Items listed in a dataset
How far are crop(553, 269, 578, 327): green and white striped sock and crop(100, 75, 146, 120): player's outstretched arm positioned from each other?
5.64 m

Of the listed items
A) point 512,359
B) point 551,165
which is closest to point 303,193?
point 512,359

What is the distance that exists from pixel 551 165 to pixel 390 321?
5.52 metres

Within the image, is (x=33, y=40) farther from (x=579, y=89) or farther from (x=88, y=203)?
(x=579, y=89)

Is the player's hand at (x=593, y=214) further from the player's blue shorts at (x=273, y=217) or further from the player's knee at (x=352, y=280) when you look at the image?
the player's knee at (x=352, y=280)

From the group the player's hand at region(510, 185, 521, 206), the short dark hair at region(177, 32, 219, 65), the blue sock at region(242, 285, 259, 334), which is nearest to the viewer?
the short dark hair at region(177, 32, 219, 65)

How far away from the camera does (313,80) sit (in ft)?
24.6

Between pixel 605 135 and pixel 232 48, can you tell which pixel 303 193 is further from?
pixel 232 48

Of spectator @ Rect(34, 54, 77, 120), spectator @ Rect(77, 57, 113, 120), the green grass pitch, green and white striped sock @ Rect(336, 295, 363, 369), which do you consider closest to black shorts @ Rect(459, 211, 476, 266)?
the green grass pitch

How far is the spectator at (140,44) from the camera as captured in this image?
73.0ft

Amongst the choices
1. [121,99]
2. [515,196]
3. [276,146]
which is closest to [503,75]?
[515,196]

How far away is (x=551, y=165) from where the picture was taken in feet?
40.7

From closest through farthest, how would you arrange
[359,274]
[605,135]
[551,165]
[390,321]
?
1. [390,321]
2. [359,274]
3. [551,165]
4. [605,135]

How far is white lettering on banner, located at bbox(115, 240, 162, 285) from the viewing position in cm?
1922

## Objective
Rename every "spectator" in the items above to "onlooker". Leave all other text unchanged.

## Answer in full
How far are crop(553, 269, 578, 327): green and white striped sock and crop(100, 75, 146, 120): player's outstretched arm positioned from each other?
5.64 m

Of the listed items
A) point 512,359
B) point 551,165
which is closest to point 303,193?
point 512,359

What is the distance that exists from pixel 551 165 to pixel 390 321?
5.52 metres

Within the image, is (x=33, y=40) farther from (x=579, y=89) or farther from (x=88, y=203)?
(x=579, y=89)

Is the player's hand at (x=593, y=214) further from the player's blue shorts at (x=273, y=217) or further from the player's knee at (x=352, y=280) when you look at the image?
the player's knee at (x=352, y=280)

From the group the player's hand at region(510, 185, 521, 206), the short dark hair at region(177, 32, 219, 65), the blue sock at region(242, 285, 259, 334), which is nearest to the viewer?
the short dark hair at region(177, 32, 219, 65)

How far away from the camera does (313,80) sit (in ft)?
24.6

Between pixel 605 135 and pixel 232 48, can you tell which pixel 303 193 is further from?
pixel 232 48

Of onlooker @ Rect(34, 54, 77, 120), onlooker @ Rect(77, 57, 113, 120), the green grass pitch, green and white striped sock @ Rect(336, 295, 363, 369), which do you consider closest to black shorts @ Rect(459, 211, 476, 266)?
the green grass pitch

How far is the onlooker at (140,44) from the camera as captured in this image?
73.0ft

Amongst the choices
1. [121,99]
2. [515,196]
3. [276,146]
which is closest to [503,75]?
[515,196]

How far away is (x=551, y=165) from where the picture was taken in feet?
40.7

From closest through farthest, how would you arrange
[359,274]
[605,135]
[551,165]
[390,321]
?
1. [390,321]
2. [359,274]
3. [551,165]
4. [605,135]

How far is white lettering on banner, located at bbox(115, 240, 162, 285) from the viewing position in cm?
1922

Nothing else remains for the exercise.